I need to perform a large number (say thousands) of fetch calls with different filters on the same srcType to create a data set and train a Machine Learning model on top of that. I can do this in python with a for loop, but that takes too long. How can I use the JSMapReduce API to perform these fetch calls in parallel?


#2

You can define a JSMapReduceSpec, and pass a map function to it. You can also leverage the all purpose type JSData to store the results of the fetches done in MR way. Here is an example:

You can initialize instances of the generic type JSData with id being the experimentName appended by each filter from the list of filters stored in filter_array. experimentName will later be used for easy querying of the results. This can be done using the script below from Jupyter Notebook or a similar one from workbench:

JSDataObjs = []
for f in filter_array:
    JSDataObjs.append({"id":"myExperiment_"+f, "data":None})
c3.JSData.upsertBatch(JSDataObjs)

you can check that these objects are created on type JSData using the following fetch call:

c3.grid(c3.JSData.fetch(filter="contains(id, 'myExperiment_')"))

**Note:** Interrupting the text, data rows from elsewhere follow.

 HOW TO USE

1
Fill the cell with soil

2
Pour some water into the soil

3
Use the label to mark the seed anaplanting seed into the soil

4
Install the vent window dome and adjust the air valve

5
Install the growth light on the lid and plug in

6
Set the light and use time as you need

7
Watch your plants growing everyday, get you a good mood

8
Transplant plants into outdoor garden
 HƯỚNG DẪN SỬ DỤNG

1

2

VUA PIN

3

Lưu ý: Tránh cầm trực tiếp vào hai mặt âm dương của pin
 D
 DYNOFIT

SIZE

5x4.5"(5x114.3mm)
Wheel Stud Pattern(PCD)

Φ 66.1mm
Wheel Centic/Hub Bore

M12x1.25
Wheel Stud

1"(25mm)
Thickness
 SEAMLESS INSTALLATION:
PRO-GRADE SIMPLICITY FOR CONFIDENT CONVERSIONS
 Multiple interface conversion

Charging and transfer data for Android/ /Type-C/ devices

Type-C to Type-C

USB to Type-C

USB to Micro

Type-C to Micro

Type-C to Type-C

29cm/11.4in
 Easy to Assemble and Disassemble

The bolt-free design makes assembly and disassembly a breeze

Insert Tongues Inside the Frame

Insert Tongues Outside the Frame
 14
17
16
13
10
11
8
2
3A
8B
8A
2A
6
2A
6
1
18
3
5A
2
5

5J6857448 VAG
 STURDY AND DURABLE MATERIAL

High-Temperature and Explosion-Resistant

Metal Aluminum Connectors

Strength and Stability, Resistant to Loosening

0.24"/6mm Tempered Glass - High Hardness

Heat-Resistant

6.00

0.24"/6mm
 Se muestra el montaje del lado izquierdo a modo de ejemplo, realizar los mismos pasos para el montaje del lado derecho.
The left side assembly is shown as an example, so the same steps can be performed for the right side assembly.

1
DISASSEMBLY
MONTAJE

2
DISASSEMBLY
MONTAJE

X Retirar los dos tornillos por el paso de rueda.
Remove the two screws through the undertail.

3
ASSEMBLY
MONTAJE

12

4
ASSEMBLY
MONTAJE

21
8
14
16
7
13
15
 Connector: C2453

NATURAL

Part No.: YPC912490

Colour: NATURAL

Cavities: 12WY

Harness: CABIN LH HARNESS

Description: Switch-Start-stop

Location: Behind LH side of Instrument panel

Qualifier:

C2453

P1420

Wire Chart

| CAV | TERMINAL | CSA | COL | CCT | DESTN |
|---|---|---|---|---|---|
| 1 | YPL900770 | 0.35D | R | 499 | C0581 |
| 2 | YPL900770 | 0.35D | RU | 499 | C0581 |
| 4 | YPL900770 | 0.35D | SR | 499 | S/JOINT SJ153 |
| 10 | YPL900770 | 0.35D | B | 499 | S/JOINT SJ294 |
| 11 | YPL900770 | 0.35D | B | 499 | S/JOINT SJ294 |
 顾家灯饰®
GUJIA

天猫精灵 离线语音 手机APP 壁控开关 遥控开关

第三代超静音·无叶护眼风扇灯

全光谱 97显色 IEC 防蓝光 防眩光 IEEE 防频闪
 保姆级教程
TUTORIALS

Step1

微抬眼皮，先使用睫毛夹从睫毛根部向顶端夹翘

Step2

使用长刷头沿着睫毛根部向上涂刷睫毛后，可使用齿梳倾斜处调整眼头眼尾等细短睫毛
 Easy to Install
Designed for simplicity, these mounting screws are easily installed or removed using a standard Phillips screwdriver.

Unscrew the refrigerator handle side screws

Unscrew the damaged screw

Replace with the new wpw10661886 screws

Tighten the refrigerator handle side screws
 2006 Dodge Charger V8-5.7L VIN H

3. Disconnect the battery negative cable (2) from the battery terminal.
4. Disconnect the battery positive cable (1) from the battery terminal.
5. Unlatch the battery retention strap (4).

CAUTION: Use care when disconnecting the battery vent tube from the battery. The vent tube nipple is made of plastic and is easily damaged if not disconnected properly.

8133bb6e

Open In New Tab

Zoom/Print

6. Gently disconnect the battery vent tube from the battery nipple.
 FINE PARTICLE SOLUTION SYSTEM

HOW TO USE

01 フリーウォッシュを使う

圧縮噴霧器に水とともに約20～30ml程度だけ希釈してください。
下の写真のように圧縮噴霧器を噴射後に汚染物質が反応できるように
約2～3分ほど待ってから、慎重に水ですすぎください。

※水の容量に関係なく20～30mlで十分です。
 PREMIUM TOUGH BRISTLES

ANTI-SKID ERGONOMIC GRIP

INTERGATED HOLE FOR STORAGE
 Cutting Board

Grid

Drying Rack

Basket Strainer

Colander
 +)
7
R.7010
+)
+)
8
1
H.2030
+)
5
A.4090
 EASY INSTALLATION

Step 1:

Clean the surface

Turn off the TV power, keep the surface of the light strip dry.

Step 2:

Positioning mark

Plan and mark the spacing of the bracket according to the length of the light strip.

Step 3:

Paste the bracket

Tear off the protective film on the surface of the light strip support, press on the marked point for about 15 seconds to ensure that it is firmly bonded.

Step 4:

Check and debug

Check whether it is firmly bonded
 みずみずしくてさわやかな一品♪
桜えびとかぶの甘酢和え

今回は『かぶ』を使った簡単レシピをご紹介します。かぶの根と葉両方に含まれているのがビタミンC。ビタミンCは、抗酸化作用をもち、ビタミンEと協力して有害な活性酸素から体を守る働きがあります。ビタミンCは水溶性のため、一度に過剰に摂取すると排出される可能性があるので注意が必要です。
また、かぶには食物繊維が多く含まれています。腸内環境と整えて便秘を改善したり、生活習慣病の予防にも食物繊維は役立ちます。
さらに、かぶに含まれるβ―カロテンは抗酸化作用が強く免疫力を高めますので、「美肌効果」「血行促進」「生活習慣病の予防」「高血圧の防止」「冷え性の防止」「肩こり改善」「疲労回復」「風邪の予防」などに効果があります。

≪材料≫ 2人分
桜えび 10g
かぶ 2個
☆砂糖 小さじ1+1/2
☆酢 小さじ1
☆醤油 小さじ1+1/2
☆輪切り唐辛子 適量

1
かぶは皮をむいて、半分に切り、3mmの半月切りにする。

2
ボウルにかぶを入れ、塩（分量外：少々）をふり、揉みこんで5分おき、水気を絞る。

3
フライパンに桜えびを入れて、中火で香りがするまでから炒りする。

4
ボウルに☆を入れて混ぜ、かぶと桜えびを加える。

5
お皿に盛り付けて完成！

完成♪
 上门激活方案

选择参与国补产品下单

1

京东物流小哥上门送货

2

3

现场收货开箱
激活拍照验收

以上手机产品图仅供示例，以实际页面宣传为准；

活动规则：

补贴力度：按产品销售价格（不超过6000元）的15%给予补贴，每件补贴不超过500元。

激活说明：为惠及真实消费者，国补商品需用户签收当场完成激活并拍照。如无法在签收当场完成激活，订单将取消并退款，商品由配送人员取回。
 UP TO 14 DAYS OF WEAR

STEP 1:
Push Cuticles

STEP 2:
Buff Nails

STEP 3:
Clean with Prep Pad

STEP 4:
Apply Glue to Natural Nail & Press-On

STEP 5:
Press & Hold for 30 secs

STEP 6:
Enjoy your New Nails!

You can now define the JSMapReduceSpec which defines the MapReduce job to be performed.

spec = c3.JSMapReduceSpec(
        targetType = {'typeName':"JSData"},
        include= "id",
        filter="contains(id,'myExperiment_')",
        limit= -1, 
        batchSize= 100,
        map = "function map(batch, objs, job) { if(objs && objs.size()>0) {var ids = objs.pluck('id'); for (var i = 0; i < ids.length; i++) {var gnc = GridNodeCriticality.fetch({filter:   ids[i].split('Experiment_')[1], limit:-1, include: 'criticalityCode,level,nodeType,qualityOfServiceImpact'}); JSData.upsert({'id':  ids[i], 'data':gnc }); }}}"
       )

As an example, this map function picks the ids of the JSData in each batch, extracts the filter from the id, uses the filters in a fetch call, stores the fetch results in a variable called gnc, and upserts the results back into the JSData type corresponding to the right id.

Now you can kick off the MR job using:

c3.JS.mapReduce(spec)

results from your fetch calls will be then upserted into the JSData type which you can later retrieve with 1 fetch call such as:

result = c3.grid(c3.JSData.fetch(filter="contains(id, 'myExperiment_')", include:"id, data"))

After some hopefully quick parsing of the result object, Your dataset will be ready to be used for Machine Learning training.